During sleep, both the body and brain are undergoing repair, establishing new connections between synapses and removing plaque buildup, which has been implicated in the development of dementia and memory loss difficulties.

It is also storing all the events and information into memory. The less sleep one gets, the less the brain is capable of repairing itself completely.

A major commonality that has been observed in those who complain about poor sleep is that they use their phone before bed.

“We are unknowingly allowing phones to affect our sleep,” Salvador said. “Along with stimulation from games or Facebook posts, our phones produce a wavelength that has the ability to keep us awake. Some app designers use this to their advantage.”

According to Salvador, there is a reason why some of the most popular social media sites use generous amounts of blue in their apps and logos.

“Blue light is stimulating to the eyes, and when combined with the stimulation from what one is reading or playing, it makes it very hard to fall asleep,” he said.

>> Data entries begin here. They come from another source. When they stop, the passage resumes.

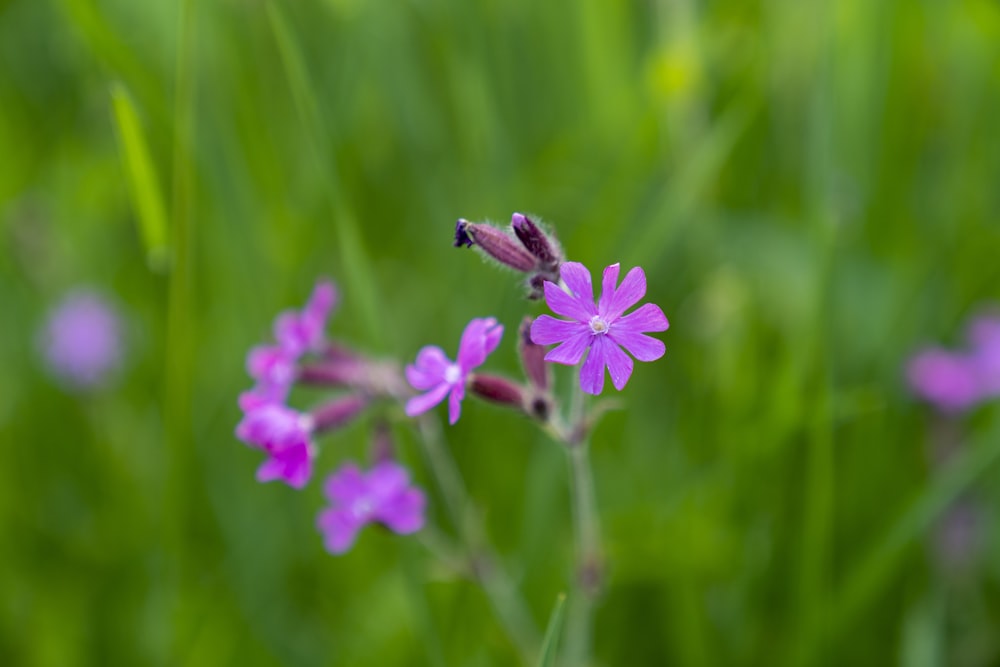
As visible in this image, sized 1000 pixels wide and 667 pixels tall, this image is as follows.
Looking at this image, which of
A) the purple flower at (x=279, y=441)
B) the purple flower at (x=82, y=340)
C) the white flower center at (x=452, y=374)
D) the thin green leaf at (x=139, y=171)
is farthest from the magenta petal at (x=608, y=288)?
the purple flower at (x=82, y=340)

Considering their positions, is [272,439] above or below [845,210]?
below

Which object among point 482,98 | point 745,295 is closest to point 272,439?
point 482,98

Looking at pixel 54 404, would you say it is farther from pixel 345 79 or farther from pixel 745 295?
pixel 745 295

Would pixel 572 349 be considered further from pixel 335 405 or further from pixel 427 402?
pixel 335 405

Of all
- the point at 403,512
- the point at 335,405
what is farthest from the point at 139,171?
the point at 403,512

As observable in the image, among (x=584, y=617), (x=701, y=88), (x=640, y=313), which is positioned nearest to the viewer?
(x=640, y=313)

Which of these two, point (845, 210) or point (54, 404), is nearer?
point (845, 210)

Scientific data also shows that the blue light from smartphones inhibits the release of melatonin, disrupting normal cycles. Throughout the day, a person’s melatonin levels naturally increase, which causes individuals to become tired by night fall.

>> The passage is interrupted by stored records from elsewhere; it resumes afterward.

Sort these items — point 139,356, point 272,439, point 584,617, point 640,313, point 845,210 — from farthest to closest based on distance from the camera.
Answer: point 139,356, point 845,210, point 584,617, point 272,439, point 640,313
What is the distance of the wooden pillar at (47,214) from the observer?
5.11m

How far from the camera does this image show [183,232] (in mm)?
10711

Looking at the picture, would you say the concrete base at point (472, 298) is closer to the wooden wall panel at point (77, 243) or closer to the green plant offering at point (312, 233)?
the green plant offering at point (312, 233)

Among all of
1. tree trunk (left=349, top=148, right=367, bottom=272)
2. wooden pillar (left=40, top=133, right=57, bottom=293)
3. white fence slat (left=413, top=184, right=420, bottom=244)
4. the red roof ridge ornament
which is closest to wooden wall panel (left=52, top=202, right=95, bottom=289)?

As sleep ensues, melatonin levels eventually decrease. By using a phone before bed, the blue light emitted tricks the brain into thinking that it’s still daylight and time to be awake.

Disabling all notifications on a phone and placing a phone on the opposite side of the room can help remove cellphone distractions at night. Patients are also encouraged to speak with their medical provider, who can assess health factors further and assist in ordering a consult for a sleep study as needed.

There are multiple ways to get assistance in getting better sleep. There is an app called “CBT-I coach.” This app assists with tracking sleep and providing suggestions to increase the quality and duration of sleep.

In addition, a medical provider or a behavioral health consultant who specializes in strategies and techniques to improve the duration and quality of sleep can always assist with making cognitive, behavioral or environmental changes, or if needed, in ordering a consult for a sleep study to be done.